## TASK ITEM
Copy the sermon passage on the Ascension and Jesus' miracles word for word, in full.

## PASSAGE TO READ
*** Begin section ***

The Ascension of Christ is a critical element of Jesus's story, and therefore of our salvation. But we are a scientifically minded, technically trained people, and unlike the uneducated, superstitious masses of earlier centuries, we know better than to believe in fairy tales like the Ascension story. At least, that's how I used to think, including for quite a while after I became committed to Christ. But I think now that we cannot gut the story of Jesus of its miraculous content, leaving holes in the narrative, and expect something sensible to remain. If Jesus didn't heal the sick in inexplicable ways, then what did he do? Just preach? There have been countless thousands of extraordinary preachers since Jesus' day. Quick, name two, not including Billy Graham ... or Donald Sensing. So preaching itself gets no monuments dedicated to you.

Thomas Jefferson was a man of the Enlightenment and the age of Rationalism, a deist rather than a traditional Christian. He took scissors to the New Testament, cutting out the verses that mentioned miracles. What was left was perhaps morally inspiring, but not exceptional. As you may recall me saying before, any religion founded only on Jesus' teachings would be simply an admirable form of orthodox Judaism. That's no bad thing, but that is not what brings us here each Sunday. The disciples knew this, even said so explicitly. Paul wrote the Corinthians that if Christ is not raised than we are still in our sins and have no hope.

*** End section ***

## LISTED RECORDS
*** Begin section ***

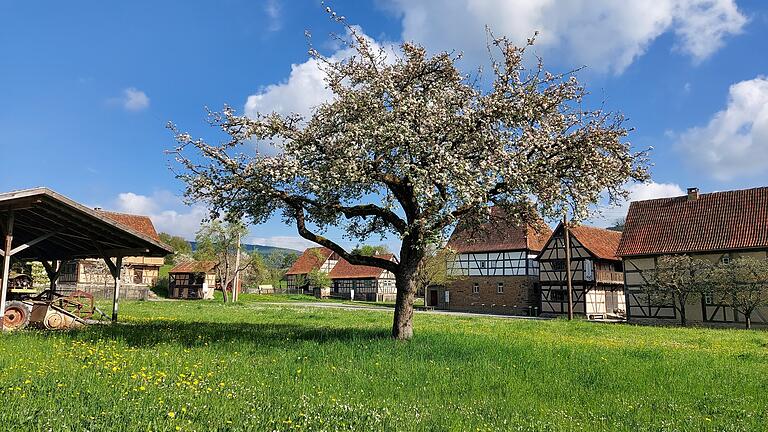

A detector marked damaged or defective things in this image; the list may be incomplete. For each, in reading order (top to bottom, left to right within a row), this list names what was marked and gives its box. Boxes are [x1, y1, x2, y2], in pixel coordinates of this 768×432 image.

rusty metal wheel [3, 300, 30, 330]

*** End section ***
*** Begin section ***

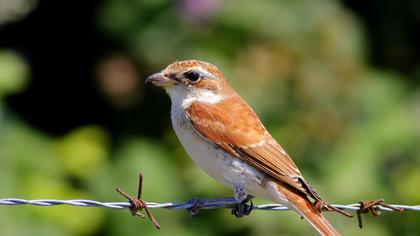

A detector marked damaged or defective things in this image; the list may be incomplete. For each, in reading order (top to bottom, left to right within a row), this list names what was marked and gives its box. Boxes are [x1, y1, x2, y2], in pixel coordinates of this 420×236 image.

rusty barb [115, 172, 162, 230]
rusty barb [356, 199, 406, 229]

*** End section ***
*** Begin section ***

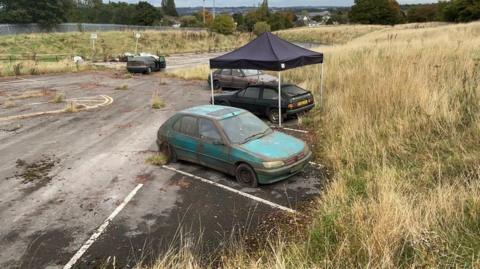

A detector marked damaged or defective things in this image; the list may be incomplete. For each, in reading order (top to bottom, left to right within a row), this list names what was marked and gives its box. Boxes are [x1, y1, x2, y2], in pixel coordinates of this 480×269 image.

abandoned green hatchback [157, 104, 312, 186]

*** End section ***

## RESULT
The Ascension of Christ is a critical element of Jesus's story, and therefore of our salvation. But we are a scientifically minded, technically trained people, and unlike the uneducated, superstitious masses of earlier centuries, we know better than to believe in fairy tales like the Ascension story. At least, that's how I used to think, including for quite a while after I became committed to Christ. But I think now that we cannot gut the story of Jesus of its miraculous content, leaving holes in the narrative, and expect something sensible to remain. If Jesus didn't heal the sick in inexplicable ways, then what did he do? Just preach? There have been countless thousands of extraordinary preachers since Jesus' day. Quick, name two, not including Billy Graham ... or Donald Sensing. So preaching itself gets no monuments dedicated to you.

Thomas Jefferson was a man of the Enlightenment and the age of Rationalism, a deist rather than a traditional Christian. He took scissors to the New Testament, cutting out the verses that mentioned miracles. What was left was perhaps morally inspiring, but not exceptional. As you may recall me saying before, any religion founded only on Jesus' teachings would be simply an admirable form of orthodox Judaism. That's no bad thing, but that is not what brings us here each Sunday. The disciples knew this, even said so explicitly. Paul wrote the Corinthians that if Christ is not raised than we are still in our sins and have no hope.